#### [Task directions]
Please copy the entries below word for word, starting with their first line and going on through the line that contains "204 centimetres", with both of those lines included.
++++ Record extracts ++++
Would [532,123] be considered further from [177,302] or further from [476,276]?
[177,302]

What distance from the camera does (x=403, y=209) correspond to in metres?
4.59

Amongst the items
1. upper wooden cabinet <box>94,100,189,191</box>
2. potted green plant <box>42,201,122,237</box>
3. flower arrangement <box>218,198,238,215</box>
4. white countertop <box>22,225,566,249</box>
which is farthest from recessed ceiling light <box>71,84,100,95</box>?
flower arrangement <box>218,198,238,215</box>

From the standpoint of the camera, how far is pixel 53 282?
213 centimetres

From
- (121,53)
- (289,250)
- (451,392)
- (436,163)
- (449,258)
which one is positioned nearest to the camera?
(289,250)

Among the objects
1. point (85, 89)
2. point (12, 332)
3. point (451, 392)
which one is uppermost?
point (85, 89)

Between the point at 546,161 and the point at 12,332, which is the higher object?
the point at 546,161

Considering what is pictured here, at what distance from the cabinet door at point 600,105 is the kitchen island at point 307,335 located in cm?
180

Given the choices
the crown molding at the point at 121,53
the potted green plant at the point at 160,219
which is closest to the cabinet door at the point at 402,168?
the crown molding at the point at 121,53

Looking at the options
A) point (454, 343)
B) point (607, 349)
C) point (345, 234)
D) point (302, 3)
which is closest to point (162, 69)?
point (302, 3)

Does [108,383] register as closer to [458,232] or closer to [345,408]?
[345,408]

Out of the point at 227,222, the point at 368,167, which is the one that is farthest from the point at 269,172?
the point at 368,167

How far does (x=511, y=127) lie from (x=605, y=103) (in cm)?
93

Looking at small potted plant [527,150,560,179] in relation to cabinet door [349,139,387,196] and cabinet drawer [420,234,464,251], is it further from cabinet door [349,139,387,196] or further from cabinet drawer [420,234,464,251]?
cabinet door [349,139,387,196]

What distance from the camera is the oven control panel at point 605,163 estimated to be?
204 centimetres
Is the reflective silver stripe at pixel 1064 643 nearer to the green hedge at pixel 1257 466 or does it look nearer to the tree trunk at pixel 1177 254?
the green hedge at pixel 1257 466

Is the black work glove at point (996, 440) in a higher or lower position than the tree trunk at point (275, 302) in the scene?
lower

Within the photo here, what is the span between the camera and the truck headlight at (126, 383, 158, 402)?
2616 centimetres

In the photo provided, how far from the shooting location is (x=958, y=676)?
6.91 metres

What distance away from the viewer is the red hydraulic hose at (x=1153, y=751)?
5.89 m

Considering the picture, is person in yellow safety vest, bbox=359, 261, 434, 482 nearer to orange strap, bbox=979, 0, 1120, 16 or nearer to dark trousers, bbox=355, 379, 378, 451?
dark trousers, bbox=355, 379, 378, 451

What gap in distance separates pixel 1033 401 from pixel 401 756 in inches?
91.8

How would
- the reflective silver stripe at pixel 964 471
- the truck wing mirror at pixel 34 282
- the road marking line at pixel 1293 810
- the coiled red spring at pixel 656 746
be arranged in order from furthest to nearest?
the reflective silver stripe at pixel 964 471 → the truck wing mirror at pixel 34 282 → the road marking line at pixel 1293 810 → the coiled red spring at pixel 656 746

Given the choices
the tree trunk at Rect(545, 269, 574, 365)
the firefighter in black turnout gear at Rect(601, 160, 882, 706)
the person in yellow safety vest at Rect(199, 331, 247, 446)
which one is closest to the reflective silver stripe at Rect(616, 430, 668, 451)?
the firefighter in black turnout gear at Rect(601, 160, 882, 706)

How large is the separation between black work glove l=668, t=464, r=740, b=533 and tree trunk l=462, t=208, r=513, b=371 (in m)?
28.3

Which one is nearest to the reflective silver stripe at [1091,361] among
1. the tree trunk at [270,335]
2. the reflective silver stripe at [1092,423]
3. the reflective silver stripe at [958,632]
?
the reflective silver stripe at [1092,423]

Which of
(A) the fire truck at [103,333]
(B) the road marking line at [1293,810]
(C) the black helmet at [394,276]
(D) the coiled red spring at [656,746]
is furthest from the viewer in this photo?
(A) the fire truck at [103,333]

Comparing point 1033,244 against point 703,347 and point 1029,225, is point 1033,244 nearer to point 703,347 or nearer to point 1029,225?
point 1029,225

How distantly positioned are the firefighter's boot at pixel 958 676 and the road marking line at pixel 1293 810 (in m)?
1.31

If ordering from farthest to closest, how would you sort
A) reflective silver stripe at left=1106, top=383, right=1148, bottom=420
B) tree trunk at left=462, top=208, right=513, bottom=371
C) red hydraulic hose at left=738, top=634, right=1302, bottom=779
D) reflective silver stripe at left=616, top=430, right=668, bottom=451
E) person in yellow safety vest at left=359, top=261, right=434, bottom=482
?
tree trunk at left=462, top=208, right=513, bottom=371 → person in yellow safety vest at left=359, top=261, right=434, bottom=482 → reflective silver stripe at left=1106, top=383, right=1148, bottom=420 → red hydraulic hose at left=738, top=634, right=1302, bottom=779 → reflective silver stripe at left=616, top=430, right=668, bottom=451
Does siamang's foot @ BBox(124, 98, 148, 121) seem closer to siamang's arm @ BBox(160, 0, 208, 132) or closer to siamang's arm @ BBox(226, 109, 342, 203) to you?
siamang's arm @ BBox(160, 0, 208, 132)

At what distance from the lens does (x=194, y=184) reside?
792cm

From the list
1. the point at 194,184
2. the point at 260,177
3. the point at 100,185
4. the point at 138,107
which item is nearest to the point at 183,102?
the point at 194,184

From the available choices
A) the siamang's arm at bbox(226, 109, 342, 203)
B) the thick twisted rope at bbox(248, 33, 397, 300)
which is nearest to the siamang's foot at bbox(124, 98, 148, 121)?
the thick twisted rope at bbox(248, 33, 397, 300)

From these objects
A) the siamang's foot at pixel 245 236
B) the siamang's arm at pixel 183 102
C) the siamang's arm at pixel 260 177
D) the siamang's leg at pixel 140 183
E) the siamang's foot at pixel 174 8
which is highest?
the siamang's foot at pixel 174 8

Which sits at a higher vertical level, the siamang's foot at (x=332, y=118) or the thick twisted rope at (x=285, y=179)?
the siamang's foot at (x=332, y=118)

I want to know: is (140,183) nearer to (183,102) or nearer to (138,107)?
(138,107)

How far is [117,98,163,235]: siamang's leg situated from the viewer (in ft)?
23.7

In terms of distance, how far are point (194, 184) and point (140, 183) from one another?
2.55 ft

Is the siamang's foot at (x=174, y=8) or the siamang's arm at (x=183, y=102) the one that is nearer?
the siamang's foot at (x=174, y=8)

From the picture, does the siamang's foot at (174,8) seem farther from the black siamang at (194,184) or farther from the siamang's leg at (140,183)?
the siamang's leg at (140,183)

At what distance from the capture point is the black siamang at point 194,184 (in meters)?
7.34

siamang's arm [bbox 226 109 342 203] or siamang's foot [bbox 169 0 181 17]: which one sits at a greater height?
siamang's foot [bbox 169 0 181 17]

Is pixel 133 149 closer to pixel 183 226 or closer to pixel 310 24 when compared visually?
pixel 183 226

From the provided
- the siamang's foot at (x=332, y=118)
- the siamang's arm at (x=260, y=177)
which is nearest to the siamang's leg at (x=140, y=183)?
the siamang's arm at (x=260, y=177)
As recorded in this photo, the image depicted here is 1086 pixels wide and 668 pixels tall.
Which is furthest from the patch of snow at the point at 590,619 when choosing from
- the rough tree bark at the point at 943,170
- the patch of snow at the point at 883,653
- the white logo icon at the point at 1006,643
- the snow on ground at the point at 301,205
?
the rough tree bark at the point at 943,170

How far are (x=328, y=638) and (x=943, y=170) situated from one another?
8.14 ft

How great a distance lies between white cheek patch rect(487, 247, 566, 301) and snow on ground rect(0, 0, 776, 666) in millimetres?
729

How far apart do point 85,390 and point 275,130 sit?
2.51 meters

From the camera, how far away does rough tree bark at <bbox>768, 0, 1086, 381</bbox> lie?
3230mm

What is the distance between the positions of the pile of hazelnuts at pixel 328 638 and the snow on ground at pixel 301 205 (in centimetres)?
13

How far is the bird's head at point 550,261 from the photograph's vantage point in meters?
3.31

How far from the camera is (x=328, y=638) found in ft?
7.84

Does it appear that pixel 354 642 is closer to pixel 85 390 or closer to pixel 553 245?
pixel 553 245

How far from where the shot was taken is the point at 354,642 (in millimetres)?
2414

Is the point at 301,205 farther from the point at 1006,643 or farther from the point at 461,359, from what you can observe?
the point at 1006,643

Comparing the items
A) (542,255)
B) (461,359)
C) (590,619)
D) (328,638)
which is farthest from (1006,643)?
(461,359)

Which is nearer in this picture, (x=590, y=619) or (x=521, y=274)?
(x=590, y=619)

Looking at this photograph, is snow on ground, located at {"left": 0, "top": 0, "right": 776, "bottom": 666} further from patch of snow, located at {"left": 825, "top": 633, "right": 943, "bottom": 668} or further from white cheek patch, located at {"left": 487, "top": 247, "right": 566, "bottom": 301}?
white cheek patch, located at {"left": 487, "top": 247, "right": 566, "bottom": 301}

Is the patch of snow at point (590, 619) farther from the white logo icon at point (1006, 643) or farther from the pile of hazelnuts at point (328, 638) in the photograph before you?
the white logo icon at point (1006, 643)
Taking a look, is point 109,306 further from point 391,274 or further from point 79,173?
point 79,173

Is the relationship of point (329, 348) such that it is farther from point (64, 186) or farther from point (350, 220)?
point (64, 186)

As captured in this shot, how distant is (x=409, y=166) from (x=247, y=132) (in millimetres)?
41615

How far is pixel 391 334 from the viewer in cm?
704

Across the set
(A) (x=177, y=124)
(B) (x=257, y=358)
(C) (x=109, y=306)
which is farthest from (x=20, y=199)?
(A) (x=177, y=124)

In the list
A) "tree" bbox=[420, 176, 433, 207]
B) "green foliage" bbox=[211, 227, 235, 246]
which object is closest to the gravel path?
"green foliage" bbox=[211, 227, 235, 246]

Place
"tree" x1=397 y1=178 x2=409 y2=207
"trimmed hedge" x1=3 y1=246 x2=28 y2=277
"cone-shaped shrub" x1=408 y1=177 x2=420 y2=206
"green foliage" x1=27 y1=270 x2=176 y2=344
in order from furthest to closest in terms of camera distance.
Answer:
++++
#### [Result of this exercise]
Would [532,123] be considered further from [177,302] or further from [476,276]?
[177,302]

What distance from the camera does (x=403, y=209) correspond to in metres?
4.59

Amongst the items
1. upper wooden cabinet <box>94,100,189,191</box>
2. potted green plant <box>42,201,122,237</box>
3. flower arrangement <box>218,198,238,215</box>
4. white countertop <box>22,225,566,249</box>
which is farthest from recessed ceiling light <box>71,84,100,95</box>?
flower arrangement <box>218,198,238,215</box>

From the standpoint of the camera, how far is pixel 53 282?
213 centimetres

From
- (121,53)
- (289,250)
- (451,392)
- (436,163)
- (449,258)
which one is positioned nearest to the camera?
(289,250)

Among the objects
1. point (85, 89)
2. point (12, 332)
3. point (451, 392)
which one is uppermost?
point (85, 89)

Between the point at 546,161 and the point at 12,332, which is the higher object?
the point at 546,161

Considering what is pictured here, at what distance from the cabinet door at point 600,105 is the kitchen island at point 307,335 located in cm?
180

Given the choices
the crown molding at the point at 121,53
the potted green plant at the point at 160,219
which is closest to the cabinet door at the point at 402,168?
the crown molding at the point at 121,53

Looking at the options
A) point (454, 343)
B) point (607, 349)
C) point (345, 234)
D) point (302, 3)
which is closest to point (162, 69)?
point (302, 3)

Does [108,383] register as closer to [458,232] or closer to [345,408]?
[345,408]

Out of the point at 227,222, the point at 368,167, which is the one that is farthest from the point at 269,172?
the point at 368,167

How far does (x=511, y=127) lie from (x=605, y=103) (in cm)?
93

Looking at small potted plant [527,150,560,179] in relation to cabinet door [349,139,387,196] and cabinet drawer [420,234,464,251], is it further from cabinet door [349,139,387,196] or further from cabinet drawer [420,234,464,251]?
cabinet door [349,139,387,196]

What distance from the camera is the oven control panel at point 605,163 estimated to be?
204 centimetres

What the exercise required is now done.